#### [Assigned task]
Copy the entries that follow, exactly and completely.
(Input material begins)
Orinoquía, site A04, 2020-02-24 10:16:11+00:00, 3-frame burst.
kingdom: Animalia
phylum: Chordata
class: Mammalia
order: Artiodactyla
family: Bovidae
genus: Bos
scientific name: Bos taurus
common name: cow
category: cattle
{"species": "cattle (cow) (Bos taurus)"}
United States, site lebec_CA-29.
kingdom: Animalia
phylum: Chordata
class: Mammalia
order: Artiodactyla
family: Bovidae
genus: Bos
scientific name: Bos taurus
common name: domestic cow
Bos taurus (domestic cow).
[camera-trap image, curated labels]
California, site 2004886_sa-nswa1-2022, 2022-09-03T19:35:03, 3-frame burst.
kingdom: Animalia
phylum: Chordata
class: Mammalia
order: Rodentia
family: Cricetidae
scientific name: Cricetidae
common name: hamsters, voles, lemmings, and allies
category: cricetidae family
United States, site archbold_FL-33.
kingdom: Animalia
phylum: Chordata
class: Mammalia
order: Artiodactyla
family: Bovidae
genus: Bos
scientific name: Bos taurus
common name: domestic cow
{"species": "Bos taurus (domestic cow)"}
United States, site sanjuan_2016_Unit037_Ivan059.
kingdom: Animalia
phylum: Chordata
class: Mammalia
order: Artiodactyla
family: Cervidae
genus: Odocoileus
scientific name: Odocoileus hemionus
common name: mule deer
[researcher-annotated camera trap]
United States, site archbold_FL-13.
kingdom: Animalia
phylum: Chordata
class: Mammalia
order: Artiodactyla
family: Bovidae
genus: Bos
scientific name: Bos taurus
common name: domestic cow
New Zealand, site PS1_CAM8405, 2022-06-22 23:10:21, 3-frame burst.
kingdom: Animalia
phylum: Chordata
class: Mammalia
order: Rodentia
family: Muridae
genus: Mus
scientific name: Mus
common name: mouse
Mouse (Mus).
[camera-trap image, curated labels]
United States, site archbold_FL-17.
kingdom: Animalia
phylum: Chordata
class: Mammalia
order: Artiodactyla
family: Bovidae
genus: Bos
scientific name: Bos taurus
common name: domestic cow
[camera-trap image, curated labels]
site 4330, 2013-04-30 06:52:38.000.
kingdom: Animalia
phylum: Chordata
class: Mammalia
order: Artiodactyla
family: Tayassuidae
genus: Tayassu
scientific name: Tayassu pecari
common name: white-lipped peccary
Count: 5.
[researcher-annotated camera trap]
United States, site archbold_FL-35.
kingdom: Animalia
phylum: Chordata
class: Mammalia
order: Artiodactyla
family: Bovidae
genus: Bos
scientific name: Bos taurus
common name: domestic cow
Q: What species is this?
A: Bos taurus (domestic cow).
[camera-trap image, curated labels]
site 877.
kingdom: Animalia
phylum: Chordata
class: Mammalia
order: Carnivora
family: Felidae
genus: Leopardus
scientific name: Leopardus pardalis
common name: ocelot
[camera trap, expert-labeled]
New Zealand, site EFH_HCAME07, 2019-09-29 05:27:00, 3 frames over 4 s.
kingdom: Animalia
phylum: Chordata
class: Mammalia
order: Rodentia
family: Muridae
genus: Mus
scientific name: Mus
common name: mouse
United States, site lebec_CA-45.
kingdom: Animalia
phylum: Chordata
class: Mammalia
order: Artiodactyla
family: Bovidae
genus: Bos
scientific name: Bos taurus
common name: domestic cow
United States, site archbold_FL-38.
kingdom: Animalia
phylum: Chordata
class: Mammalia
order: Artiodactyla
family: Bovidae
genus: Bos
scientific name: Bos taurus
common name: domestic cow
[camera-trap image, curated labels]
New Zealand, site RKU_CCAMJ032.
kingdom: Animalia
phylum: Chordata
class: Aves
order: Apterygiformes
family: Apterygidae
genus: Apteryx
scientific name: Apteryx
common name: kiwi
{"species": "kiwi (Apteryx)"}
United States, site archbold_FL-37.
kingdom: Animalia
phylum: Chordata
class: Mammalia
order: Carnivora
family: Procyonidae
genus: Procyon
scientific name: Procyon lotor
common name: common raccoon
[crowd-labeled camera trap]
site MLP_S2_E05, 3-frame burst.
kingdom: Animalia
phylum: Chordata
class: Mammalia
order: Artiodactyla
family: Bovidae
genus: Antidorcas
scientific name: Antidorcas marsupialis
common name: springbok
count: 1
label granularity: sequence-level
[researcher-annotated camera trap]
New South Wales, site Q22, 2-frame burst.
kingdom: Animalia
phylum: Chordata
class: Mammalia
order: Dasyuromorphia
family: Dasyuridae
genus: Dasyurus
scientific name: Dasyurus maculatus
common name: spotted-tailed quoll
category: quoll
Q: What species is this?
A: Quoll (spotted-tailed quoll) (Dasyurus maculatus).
(Input material ends)
#### [Response]
Orinoquía, site A04, 2020-02-24 10:16:11+00:00, 3-frame burst.
kingdom: Animalia
phylum: Chordata
class: Mammalia
order: Artiodactyla
family: Bovidae
genus: Bos
scientific name: Bos taurus
common name: cow
category: cattle
{"species": "cattle (cow) (Bos taurus)"}
United States, site lebec_CA-29.
kingdom: Animalia
phylum: Chordata
class: Mammalia
order: Artiodactyla
family: Bovidae
genus: Bos
scientific name: Bos taurus
common name: domestic cow
Bos taurus (domestic cow).
[camera-trap image, curated labels]
California, site 2004886_sa-nswa1-2022, 2022-09-03T19:35:03, 3-frame burst.
kingdom: Animalia
phylum: Chordata
class: Mammalia
order: Rodentia
family: Cricetidae
scientific name: Cricetidae
common name: hamsters, voles, lemmings, and allies
category: cricetidae family
United States, site archbold_FL-33.
kingdom: Animalia
phylum: Chordata
class: Mammalia
order: Artiodactyla
family: Bovidae
genus: Bos
scientific name: Bos taurus
common name: domestic cow
{"species": "Bos taurus (domestic cow)"}
United States, site sanjuan_2016_Unit037_Ivan059.
kingdom: Animalia
phylum: Chordata
class: Mammalia
order: Artiodactyla
family: Cervidae
genus: Odocoileus
scientific name: Odocoileus hemionus
common name: mule deer
[researcher-annotated camera trap]
United States, site archbold_FL-13.
kingdom: Animalia
phylum: Chordata
class: Mammalia
order: Artiodactyla
family: Bovidae
genus: Bos
scientific name: Bos taurus
common name: domestic cow
New Zealand, site PS1_CAM8405, 2022-06-22 23:10:21, 3-frame burst.
kingdom: Animalia
phylum: Chordata
class: Mammalia
order: Rodentia
family: Muridae
genus: Mus
scientific name: Mus
common name: mouse
Mouse (Mus).
[camera-trap image, curated labels]
United States, site archbold_FL-17.
kingdom: Animalia
phylum: Chordata
class: Mammalia
order: Artiodactyla
family: Bovidae
genus: Bos
scientific name: Bos taurus
common name: domestic cow
[camera-trap image, curated labels]
site 4330, 2013-04-30 06:52:38.000.
kingdom: Animalia
phylum: Chordata
class: Mammalia
order: Artiodactyla
family: Tayassuidae
genus: Tayassu
scientific name: Tayassu pecari
common name: white-lipped peccary
Count: 5.
[researcher-annotated camera trap]
United States, site archbold_FL-35.
kingdom: Animalia
phylum: Chordata
class: Mammalia
order: Artiodactyla
family: Bovidae
genus: Bos
scientific name: Bos taurus
common name: domestic cow
Q: What species is this?
A: Bos taurus (domestic cow).
[camera-trap image, curated labels]
site 877.
kingdom: Animalia
phylum: Chordata
class: Mammalia
order: Carnivora
family: Felidae
genus: Leopardus
scientific name: Leopardus pardalis
common name: ocelot
[camera trap, expert-labeled]
New Zealand, site EFH_HCAME07, 2019-09-29 05:27:00, 3 frames over 4 s.
kingdom: Animalia
phylum: Chordata
class: Mammalia
order: Rodentia
family: Muridae
genus: Mus
scientific name: Mus
common name: mouse
United States, site lebec_CA-45.
kingdom: Animalia
phylum: Chordata
class: Mammalia
order: Artiodactyla
family: Bovidae
genus: Bos
scientific name: Bos taurus
common name: domestic cow
United States, site archbold_FL-38.
kingdom: Animalia
phylum: Chordata
class: Mammalia
order: Artiodactyla
family: Bovidae
genus: Bos
scientific name: Bos taurus
common name: domestic cow
[camera-trap image, curated labels]
New Zealand, site RKU_CCAMJ032.
kingdom: Animalia
phylum: Chordata
class: Aves
order: Apterygiformes
family: Apterygidae
genus: Apteryx
scientific name: Apteryx
common name: kiwi
{"species": "kiwi (Apteryx)"}
United States, site archbold_FL-37.
kingdom: Animalia
phylum: Chordata
class: Mammalia
order: Carnivora
family: Procyonidae
genus: Procyon
scientific name: Procyon lotor
common name: common raccoon
[crowd-labeled camera trap]
site MLP_S2_E05, 3-frame burst.
kingdom: Animalia
phylum: Chordata
class: Mammalia
order: Artiodactyla
family: Bovidae
genus: Antidorcas
scientific name: Antidorcas marsupialis
common name: springbok
count: 1
label granularity: sequence-level
[researcher-annotated camera trap]
New South Wales, site Q22, 2-frame burst.
kingdom: Animalia
phylum: Chordata
class: Mammalia
order: Dasyuromorphia
family: Dasyuridae
genus: Dasyurus
scientific name: Dasyurus maculatus
common name: spotted-tailed quoll
category: quoll
Q: What species is this?
A: Quoll (spotted-tailed quoll) (Dasyurus maculatus).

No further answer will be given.